## Basic Time Series Analysis

This notebook demonstrates basic time series data analysis using scientific Python libraries such as [NumPY](http://www.numpy.org/).  This example uses air temperature data that is stored in HydroShare to derive daily aggregated values and store them in a new HydroShare resource.

## 1. Script Setup and Preparation

Before we begin our processing, we must import several libaries into this notebook. The `hs_utils` library provides functions for interacting with HydroShare, including resource querying, dowloading and creation.  The `%matplotlib inline` command tells the notebook server to place plots and figures directly into the notebook.

**Note:** You may see some matplotlib warnings if this is the first time you are running this notebook. These warnings can be ignored.

In [None]:
# import required libaries
import os
import hs_utils
import numpy as np
from datetime import datetime
import itertools as it
import matplotlib.pyplot as plt
%matplotlib inline

Next we need to establish a secure connection with HydroShare.

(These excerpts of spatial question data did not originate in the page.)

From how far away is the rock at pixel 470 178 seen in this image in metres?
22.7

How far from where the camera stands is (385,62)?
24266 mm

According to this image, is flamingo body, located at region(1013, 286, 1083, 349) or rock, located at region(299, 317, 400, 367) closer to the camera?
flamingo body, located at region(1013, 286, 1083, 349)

This is done by simply instantiating the hydroshare class that is defined within `hs_utils`. In addition to connecting with HydroShare, this command also sets environment variables for several parameters that may useful to you:

1. Your username
2. The ID of the resource which launched the notebook
3. The type of resource that launched this notebook
4. The url for the notebook server.

In [None]:
# establish a secure connection to HydroShare
hs = hs_utils.hydroshare()

### Retrieve a resource using its ID

This example uses temperature data that is stored in HydroShare at the following url: https://www.hydroshare.org/resource/927094481da54af38ffb6f0c39ad8787/ . The data for our processing routines can be retrieved using the `getResourceFromHydroShare` function by passing it the global identifier from the url above.

In [None]:
# get some resource content. The resource content is returned as a dictionary
content = hs.getResourceFromHydroShare('927094481da54af38ffb6f0c39ad8787')

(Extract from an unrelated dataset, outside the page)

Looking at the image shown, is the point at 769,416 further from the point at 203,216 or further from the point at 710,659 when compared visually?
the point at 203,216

One file was downloaded to the Python notebook server: 

1. BeaverDivideTemp.csv


We will be using this file to derive daily minimum, maximum, and average air temperatures.  Lets preview this Beaver Divide temperature data by looping over the first 10 lines of the csv file that was downloaded.

In [None]:
# preview the content of the BeaverDivideTemp file
air_temp_csv = hs.content['BeaverDivideTemp.csv']
with open(hs.content['BeaverDivideTemp.csv']) as f:
    for i in range(0, 10):
        print(f.readline())

## 2. Time Series Analysis

NumPY is a numerical library that we will be using to read and analyze this temperature data.  To get started, the `genfromtxt` command is used to parse the textfile into NumPY arrays.  This is a powerful function that allows us to skip commented lines, strip whitespace, as well as transform date strings into python objects.

In [None]:
# read all of the data into a numpy array
data = np.genfromtxt(air_temp_csv, comments='#', delimiter=',',autostrip=True,
                    converters={0: lambda x: datetime.strptime(x.decode("utf-8"), 
                                                               '%m-%d-%Y %H:%M:%S')})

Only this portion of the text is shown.